▶ _Work to complete_: Render the part of the material that opens with the line containing "How far do the" and runs through the end of the material as a Markdown table with the columns "No." and "Text", one line per row, leaving out blank lines.

▶ _Some records_:
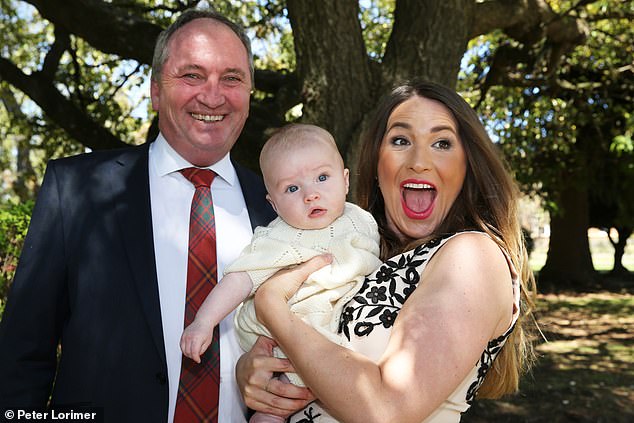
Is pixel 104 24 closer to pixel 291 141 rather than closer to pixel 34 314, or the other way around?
pixel 34 314

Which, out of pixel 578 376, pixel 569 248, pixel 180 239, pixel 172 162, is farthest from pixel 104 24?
pixel 569 248

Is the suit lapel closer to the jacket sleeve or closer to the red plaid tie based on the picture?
the red plaid tie

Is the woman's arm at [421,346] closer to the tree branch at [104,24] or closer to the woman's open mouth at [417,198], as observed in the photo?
the woman's open mouth at [417,198]

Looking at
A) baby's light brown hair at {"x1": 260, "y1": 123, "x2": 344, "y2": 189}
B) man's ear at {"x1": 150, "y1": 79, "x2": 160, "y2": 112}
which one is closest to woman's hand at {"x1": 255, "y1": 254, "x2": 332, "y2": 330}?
baby's light brown hair at {"x1": 260, "y1": 123, "x2": 344, "y2": 189}

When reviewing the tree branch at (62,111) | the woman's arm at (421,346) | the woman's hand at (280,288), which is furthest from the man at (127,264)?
the tree branch at (62,111)

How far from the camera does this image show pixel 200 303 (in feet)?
8.98

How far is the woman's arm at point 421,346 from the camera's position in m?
2.02

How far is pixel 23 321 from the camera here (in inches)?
103

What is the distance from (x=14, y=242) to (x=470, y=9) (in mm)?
4512

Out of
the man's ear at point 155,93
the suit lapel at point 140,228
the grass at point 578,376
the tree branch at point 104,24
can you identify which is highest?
the tree branch at point 104,24

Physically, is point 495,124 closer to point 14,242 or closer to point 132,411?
point 14,242

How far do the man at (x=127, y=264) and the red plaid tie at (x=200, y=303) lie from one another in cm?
4

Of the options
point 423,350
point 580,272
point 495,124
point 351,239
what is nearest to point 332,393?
point 423,350

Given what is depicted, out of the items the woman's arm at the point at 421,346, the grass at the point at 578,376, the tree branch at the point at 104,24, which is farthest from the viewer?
the grass at the point at 578,376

▶ _Problem solution_:
| No. | Text |
|---|---|
| 1 | How far do the man at (x=127, y=264) and the red plaid tie at (x=200, y=303) lie from one another in cm? |
| 2 | 4 |
| 3 | Of the options |
| 4 | point 423,350 |
| 5 | point 580,272 |
| 6 | point 495,124 |
| 7 | point 351,239 |
| 8 | what is nearest to point 332,393? |
| 9 | point 423,350 |
| 10 | Given what is depicted, out of the items the woman's arm at the point at 421,346, the grass at the point at 578,376, the tree branch at the point at 104,24, which is farthest from the viewer? |
| 11 | the grass at the point at 578,376 |